**Text provided:**
□ □ □ □ □

Digit and Simple Voice Recognizer

A simple speech pattern recognition by utilizing MFCCs (Mel Frequency Cepstral Coefficients) and Dynamic Time Warping (DTW) to match given template speech set with the test set.

Required additional library to run this notebook:
Librosa

@edwardpassagi on GitHub

Library Imports

In [1]:
# Library Import and basic function definition
from scipy.io import wavfile

import random

import scipy
import scipy.spatial.distance as dis
import scipy.signal as signal
import numpy as np
import IPython.display as ipd
import librosa

# Progress Visualization
from tqdm import tqdm
from tqdm.auto import tqdm, trange

# Ignore MFCC warning due to wavfile tag
import warnings
warnings.filterwarnings('ignore')

# Print Sound
def sound( x, rate=8000, label=''):
    from IPython.display import display, Audio, HTML
    if label is '':
        display( Audio( x, rate=rate))
    else:
        display( HTML( 
        '<style> table, th, td {border: 0px; }</style> <table><tr><td>' + label + 
        '</td><td>' + Audio( x, rate=rate)._repr_html_()[3:] + '</td></tr></table>'
        ))

1. Data Preparation

Audio Import and MFCC transformation

Since I'll be comparing MFCC data for each audio (template and test), make sure to get both the WAV file and the MFCC representation for each audio file.

In [2]:
# sr = 44100
sr = wavfile.read("./digits_samples/template.wav")[0]

# take L channel
template = np.array(wavfile.read("./digits_samples/template.wav")[1][:,0], dtype=float)
test = np.array(wavfile.read("./digits_samples/test.wav")[1][:,0], dtype=float)

# find MFCC for both sets
templateMFCC = librosa.feature.mfcc(template, sr, n_mfcc = 50)
testMFCC = librosa.feature.mfcc(test, sr, n_mfcc = 50)

□ □ □ □ □

**Provided material:**
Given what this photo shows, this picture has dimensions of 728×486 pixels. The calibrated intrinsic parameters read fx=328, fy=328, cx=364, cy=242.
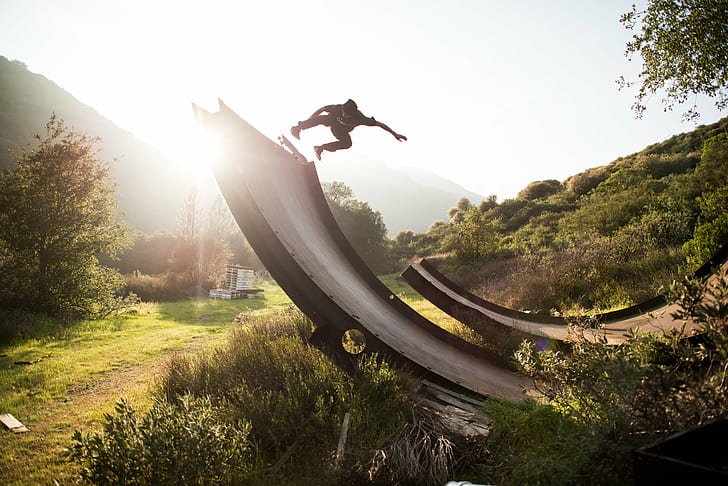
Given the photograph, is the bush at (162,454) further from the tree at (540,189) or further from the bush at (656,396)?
the tree at (540,189)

□ □ □ □ □

**The tasks:**
[a] In the voice recognizer notebook, which aliases are given to imported modules with the keyword "as"? Pair each alias with its module.
[b] Does the voice recognizer notebook support each statement? Answer yes or no for each and quote the deciding words.
(i) The notebook takes the right channel of each WAV file.
(ii) The MFCCs for both sets are computed with 50 coefficients.
(iii) The sound function uses 8000 as its default rate.
[c] According to the voice recognizer notebook, what additional library is required to run it?
The data has no connection to the voice recognizer notebook.

**Final results:**
[a]
- dis: scipy.spatial.distance
- signal: scipy.signal
- np: numpy
- ipd: IPython.display

[b]
(i) No: "# take L channel"
(ii) Yes: "n_mfcc = 50"
(iii) Yes: "rate=8000"

[c] Librosa